The average (ASYP) and accumulated (CSYP) sediment yield per sub-period were plotted against ANTD, UVSL, and UVSR (Figure 12) to examine the hypothesis that these variables could be correlated. All these scatter plots display point clouds, which represent such types of relationships for the PECPs, including events monitored over the period 2018-2022 and those predicted retrospectively by GeoWEPP up to 1996. In general, the scatter diagrams show a large dispersion of residual values and there appears to be no correlation between morphological bed adjustment classes and sediment production at the basin level. Only in MDR is there a slight fit by polynomial regression of order 2 (r2 ≈ 0.65), that improves significantly at order 4 (r2 ≈ 0.87), when relating the average sediment yield to ANTD and UVSL. The other relationships present scattered and skewed distributions, with groupings of points that, relatively, are somewhat more organized for the cases in which the variable ASYP is considered. In fact, it is clear that ANTD has a chaotic relationship with CSYP, but shows a positive correlation with ASYP. The total lack of relationship between CSYP and ANTD is explained if it is taken into account that the net variations in bed elevation are due more to the effects of specific chronologically consecutive events of different classes than to the cumulative production of sediments in a given period.
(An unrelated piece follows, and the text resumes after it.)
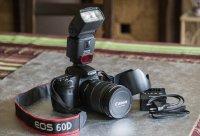 EOS 60D + Objectif EF-S 17-55 + Flash speedlight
Regarding the relationships between the unit volumes of net erosion or deposition and the average or accumulated values of sediment delivery, no clear trends of unique statistical populations are observed, but rather dual behaviors in both sections. Only in the middle reach can a decrease in UVSL as ASYP increases be verified. In the other cases the same pattern seems to be repeated: two groups per RCR with unequal behavior in relation to different contributions of sediments from their respective catchment areas. For both groups of PECPs, bed lowering occurred in UPR with less sediment generated at the basin level than in MDR. The first group identified in UPR includes events that originated a moderate mean sediment production (1000 to 3100 tn) and an average unit scouring volume of 0.22 to 0.35 m3 m-2. This same group of PECPs exhibited somewhat lower bed downcutting rates in MDR (0.23 to 0.28 m3 m-2), associated with slightly higher ASYP values (2000 to 4100 t). The second set of points reflected UVSL growth with ASYP, which generally showed a positive relationship through a gently sloping trend line, representing a low range of bed incision, accompanied by lower average sediment supply in UPR than in MDR.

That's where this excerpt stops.